Doctors say that while it does improve concentration and alertness, the drug is addictive and comes with risks.

"It's an FDA approved medication so many people perceive it as safe. Whether it is or not for them to take is another issue," said Dr. Eric Heiligenstein, head of psychiatry for the University of Wisconsin health services.

Adderall can dangerously increase your heart rate, elevate blood pressure, and even cause insomnia. Frequent use can also cause psychiatric problems.
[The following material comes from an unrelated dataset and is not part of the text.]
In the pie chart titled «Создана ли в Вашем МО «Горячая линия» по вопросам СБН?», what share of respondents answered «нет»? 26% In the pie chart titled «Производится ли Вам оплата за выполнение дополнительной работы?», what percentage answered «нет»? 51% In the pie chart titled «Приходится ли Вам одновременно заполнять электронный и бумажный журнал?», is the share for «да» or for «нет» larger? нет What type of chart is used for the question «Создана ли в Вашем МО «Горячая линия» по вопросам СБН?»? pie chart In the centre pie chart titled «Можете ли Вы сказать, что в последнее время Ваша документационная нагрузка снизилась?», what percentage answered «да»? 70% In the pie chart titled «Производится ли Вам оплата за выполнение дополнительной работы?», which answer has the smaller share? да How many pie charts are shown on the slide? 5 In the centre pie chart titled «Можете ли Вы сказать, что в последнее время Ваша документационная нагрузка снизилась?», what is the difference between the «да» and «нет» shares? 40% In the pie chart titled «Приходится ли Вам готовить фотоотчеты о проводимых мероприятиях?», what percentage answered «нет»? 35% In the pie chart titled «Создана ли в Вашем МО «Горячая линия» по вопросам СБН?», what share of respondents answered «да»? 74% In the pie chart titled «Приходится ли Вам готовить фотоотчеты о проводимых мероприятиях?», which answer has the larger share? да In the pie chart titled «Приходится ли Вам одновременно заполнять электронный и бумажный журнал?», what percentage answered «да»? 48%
But Adderall abuse is on the rise on college campuses across the country, especially during final exam time.

"And that's why physicians are cautious about prescribing," explained health clinic psychiatrist Dr. Gary Christensen, with the University of Minnesota.

"At the University of Minnesota, the increased demand has in-part led to a state-wide shortage of the drug," he added, warning that "clinicians need to be more discriminating."

Health officials say they are now screening students more carefully.

"We at the University of Minnesota feel that it is also important to have neuropsychological testing as is offered by Hennepin County Medical Center and other locations," Christensen said.

The Adderall boom on campus is big business for those students who want to make a quick buck and illegally sell their pills.

But anyone who gets caught could end up in prison.